→ **QUOTED TEXT**
---*---

# Consensus

Replication package for **"Consensus? An Examination of Differences in
Earnings Information Across Forecast Data Providers"** by Stephannie
Larocque, Jessica Watkins, and Eric Weisbrod (forthcoming, *Journal of
Accounting Research*).

The paper compares the earnings information produced by five major
forecast data providers (FDPs) — I/B/E/S, Capital IQ, Zacks, Bloomberg,
and FactSet — across 94,030 firm-quarters from 2002 to 2020.

The canonical home for this code is <https://github.com/eweisbrod/consensus>.

## Pipeline

The pipeline is implemented in three languages with parquet files as the
common interchange format. Each numbered script runs in a fresh child
process via the appropriate `batch_run` helper from `src/utils.R` and
writes a per-script log to `log/`.

---*---

[Some rows]
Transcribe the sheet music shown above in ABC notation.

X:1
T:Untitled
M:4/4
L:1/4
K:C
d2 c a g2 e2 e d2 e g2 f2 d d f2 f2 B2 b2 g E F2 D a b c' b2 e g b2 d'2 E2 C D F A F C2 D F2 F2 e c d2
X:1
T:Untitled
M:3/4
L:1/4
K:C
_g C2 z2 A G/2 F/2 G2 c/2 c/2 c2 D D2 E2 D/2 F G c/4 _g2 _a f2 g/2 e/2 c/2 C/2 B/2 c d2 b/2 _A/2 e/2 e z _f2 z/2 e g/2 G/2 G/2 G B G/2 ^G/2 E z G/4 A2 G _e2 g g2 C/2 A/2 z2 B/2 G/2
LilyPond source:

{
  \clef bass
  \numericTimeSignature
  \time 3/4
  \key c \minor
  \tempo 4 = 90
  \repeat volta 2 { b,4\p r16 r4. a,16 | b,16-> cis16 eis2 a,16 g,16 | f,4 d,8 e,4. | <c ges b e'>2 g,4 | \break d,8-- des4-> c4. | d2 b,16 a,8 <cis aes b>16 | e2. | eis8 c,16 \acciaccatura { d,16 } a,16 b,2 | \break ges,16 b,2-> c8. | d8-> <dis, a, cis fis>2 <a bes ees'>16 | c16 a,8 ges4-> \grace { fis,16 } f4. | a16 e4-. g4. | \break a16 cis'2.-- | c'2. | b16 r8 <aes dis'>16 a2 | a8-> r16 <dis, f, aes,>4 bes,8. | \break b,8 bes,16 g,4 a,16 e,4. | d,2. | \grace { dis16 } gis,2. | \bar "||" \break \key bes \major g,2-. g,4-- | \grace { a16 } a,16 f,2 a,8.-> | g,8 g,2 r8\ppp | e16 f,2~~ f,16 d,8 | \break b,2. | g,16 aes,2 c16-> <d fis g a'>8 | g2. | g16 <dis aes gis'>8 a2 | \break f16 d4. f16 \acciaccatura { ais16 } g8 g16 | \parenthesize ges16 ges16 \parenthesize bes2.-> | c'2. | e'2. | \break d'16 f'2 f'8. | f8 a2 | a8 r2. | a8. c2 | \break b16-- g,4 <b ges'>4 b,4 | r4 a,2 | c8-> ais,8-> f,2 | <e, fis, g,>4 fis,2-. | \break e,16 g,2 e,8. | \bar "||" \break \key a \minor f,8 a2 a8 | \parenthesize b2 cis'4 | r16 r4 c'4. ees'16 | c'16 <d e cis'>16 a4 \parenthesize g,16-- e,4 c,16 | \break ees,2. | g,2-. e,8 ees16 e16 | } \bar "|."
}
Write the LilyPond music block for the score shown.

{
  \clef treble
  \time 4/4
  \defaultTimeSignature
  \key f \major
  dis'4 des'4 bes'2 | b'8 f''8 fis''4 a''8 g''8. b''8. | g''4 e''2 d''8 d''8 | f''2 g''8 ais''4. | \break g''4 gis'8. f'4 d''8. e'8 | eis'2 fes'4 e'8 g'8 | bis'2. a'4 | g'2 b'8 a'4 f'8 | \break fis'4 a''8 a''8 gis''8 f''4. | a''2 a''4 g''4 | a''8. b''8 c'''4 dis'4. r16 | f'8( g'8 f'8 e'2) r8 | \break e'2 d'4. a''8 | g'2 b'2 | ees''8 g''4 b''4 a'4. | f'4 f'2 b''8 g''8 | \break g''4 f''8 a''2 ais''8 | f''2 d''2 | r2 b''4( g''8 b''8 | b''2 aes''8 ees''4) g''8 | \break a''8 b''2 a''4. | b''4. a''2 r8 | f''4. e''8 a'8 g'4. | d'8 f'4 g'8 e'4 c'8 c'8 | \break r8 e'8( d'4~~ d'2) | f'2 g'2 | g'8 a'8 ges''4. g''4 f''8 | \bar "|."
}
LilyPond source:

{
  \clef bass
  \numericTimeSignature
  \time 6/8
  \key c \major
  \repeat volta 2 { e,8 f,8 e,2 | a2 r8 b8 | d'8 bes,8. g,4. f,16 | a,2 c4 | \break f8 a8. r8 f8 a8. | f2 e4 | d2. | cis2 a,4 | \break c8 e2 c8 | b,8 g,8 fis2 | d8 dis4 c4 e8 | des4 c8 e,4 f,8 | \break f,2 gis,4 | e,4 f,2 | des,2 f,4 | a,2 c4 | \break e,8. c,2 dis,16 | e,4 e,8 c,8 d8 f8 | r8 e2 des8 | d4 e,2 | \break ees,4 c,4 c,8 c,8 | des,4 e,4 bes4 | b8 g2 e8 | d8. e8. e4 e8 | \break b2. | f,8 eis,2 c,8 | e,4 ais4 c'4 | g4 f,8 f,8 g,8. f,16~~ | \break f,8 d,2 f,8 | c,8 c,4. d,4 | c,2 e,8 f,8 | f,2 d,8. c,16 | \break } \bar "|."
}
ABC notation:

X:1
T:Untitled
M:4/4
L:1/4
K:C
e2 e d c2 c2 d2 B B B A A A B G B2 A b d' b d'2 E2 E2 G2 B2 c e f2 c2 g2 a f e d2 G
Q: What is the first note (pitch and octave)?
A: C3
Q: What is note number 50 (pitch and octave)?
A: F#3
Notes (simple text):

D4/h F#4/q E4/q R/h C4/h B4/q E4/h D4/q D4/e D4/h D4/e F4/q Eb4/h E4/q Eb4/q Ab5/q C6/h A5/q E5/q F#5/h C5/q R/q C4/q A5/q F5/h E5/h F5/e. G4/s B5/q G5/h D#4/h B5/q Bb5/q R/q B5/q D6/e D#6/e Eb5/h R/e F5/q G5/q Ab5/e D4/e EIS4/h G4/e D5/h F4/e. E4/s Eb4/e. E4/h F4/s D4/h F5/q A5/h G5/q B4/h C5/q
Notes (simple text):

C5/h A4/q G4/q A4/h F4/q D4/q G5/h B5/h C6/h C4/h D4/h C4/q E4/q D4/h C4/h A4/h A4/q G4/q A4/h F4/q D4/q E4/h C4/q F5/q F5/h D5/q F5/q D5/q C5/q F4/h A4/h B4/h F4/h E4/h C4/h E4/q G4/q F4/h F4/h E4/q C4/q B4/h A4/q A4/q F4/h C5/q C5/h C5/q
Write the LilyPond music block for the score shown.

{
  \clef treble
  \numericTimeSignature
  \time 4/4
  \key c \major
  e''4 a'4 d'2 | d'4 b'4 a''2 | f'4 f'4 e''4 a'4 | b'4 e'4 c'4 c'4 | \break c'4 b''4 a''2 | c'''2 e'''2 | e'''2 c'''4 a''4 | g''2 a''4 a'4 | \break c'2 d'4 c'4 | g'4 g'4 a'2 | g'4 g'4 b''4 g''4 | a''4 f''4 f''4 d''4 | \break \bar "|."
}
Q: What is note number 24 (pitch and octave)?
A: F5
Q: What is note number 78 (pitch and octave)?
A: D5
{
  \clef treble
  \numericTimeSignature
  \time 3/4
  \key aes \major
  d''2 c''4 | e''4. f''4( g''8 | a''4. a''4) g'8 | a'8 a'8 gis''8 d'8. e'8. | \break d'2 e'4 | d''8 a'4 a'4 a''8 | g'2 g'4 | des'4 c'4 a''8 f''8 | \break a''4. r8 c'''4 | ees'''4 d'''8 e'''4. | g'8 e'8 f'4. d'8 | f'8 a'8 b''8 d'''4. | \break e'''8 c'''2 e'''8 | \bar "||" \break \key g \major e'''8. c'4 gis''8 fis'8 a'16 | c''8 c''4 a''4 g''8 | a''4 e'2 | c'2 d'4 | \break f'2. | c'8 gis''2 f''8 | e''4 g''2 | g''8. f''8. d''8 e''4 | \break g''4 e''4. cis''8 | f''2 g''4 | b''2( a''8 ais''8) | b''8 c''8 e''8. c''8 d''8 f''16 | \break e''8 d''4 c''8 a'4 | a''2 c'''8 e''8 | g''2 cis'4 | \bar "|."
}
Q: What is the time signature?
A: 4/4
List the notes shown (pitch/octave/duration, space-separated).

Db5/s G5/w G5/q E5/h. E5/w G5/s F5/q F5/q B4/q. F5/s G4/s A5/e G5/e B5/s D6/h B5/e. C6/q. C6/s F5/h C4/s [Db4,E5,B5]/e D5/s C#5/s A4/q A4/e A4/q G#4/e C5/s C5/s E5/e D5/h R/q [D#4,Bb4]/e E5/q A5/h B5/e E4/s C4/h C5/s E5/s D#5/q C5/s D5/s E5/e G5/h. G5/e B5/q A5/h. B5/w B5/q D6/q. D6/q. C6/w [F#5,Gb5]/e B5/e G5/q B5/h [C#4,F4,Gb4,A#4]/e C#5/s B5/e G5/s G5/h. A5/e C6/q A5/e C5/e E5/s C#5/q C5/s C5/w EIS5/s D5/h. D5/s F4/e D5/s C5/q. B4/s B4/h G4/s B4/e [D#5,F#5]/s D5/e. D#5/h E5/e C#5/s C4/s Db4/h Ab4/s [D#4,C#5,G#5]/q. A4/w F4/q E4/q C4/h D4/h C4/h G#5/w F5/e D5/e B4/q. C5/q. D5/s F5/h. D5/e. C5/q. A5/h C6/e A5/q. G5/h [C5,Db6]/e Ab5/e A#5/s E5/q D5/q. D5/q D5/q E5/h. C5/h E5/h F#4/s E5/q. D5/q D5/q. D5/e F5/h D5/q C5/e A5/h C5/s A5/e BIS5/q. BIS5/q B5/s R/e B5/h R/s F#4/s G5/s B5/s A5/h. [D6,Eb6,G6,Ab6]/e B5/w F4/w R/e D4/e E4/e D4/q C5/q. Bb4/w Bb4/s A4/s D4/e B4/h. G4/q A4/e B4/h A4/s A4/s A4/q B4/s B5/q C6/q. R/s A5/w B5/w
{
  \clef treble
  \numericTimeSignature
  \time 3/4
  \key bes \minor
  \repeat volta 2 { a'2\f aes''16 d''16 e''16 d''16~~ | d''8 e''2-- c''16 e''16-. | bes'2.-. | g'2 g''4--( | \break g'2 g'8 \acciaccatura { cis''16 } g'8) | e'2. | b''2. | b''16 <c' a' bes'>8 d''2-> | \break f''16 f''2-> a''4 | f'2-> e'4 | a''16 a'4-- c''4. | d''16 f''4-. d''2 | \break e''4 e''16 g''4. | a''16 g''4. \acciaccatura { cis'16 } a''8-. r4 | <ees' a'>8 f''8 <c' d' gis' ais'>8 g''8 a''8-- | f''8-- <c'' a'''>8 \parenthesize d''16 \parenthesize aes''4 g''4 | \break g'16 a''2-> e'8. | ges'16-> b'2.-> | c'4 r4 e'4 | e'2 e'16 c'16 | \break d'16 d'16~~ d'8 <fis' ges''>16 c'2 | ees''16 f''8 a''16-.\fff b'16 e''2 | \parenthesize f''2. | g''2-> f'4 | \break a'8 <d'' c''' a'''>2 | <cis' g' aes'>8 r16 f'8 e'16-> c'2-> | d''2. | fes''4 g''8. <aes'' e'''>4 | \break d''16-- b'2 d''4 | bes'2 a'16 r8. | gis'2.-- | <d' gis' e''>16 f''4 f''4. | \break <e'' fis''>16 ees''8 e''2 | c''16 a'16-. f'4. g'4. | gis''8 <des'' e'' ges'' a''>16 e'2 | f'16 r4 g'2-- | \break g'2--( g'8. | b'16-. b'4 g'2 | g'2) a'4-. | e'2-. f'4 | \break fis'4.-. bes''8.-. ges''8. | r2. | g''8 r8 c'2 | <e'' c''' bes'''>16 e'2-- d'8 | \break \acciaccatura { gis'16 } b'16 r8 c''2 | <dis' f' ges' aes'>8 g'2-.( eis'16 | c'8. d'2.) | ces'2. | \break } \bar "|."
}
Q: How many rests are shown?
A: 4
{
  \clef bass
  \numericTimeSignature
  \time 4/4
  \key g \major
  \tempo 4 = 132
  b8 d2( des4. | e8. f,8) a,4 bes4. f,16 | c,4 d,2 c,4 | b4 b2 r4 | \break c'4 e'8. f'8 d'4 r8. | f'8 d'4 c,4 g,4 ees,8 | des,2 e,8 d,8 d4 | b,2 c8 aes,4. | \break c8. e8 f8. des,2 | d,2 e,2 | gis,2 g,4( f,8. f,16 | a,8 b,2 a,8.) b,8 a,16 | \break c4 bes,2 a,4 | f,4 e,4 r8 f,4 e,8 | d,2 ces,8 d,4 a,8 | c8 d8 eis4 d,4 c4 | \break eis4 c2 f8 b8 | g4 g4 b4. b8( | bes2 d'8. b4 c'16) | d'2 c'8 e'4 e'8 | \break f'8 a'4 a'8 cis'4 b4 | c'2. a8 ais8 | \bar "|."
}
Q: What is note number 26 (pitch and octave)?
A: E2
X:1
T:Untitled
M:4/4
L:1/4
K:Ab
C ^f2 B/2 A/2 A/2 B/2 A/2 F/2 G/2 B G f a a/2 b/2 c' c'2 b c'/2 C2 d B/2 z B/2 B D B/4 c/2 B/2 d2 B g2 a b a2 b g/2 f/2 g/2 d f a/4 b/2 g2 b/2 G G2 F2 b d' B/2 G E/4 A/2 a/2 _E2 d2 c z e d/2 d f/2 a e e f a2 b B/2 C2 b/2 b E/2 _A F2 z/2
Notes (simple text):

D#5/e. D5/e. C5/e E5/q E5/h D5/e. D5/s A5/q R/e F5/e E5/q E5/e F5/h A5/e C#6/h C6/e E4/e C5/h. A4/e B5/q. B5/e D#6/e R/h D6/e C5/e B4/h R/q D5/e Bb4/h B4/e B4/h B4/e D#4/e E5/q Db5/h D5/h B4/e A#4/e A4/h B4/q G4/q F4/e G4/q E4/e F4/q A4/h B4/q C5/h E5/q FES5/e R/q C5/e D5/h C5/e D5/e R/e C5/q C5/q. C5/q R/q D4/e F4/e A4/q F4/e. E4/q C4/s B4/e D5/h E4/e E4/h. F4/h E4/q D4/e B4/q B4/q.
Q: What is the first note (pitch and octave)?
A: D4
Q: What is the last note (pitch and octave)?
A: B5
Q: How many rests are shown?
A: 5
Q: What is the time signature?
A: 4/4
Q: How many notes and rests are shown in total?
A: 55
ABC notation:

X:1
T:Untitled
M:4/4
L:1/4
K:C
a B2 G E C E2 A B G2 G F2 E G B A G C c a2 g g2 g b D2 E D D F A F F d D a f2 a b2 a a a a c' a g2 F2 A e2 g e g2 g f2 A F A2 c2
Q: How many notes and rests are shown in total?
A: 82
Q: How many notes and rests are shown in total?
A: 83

---*---

→ **JOB 1**
Please set down the stretch of the README from "Replication package for" through "code is <https://github.com/eweisbrod/consensus>.", copying it word for word.
→ **JOB 2**
According to the README, how many firm-quarters does the paper examine?
These rows come from a separate source.

→ **CORRECT ANSWER 1**
Replication package for **"Consensus? An Examination of Differences in
Earnings Information Across Forecast Data Providers"** by Stephannie
Larocque, Jessica Watkins, and Eric Weisbrod (forthcoming, *Journal of
Accounting Research*).

The paper compares the earnings information produced by five major
forecast data providers (FDPs) — I/B/E/S, Capital IQ, Zacks, Bloomberg,
and FactSet — across 94,030 firm-quarters from 2002 to 2020.

The canonical home for this code is <https://github.com/eweisbrod/consensus>.

→ **CORRECT ANSWER 2**
94,030 firm-quarters, from 2002 to 2020.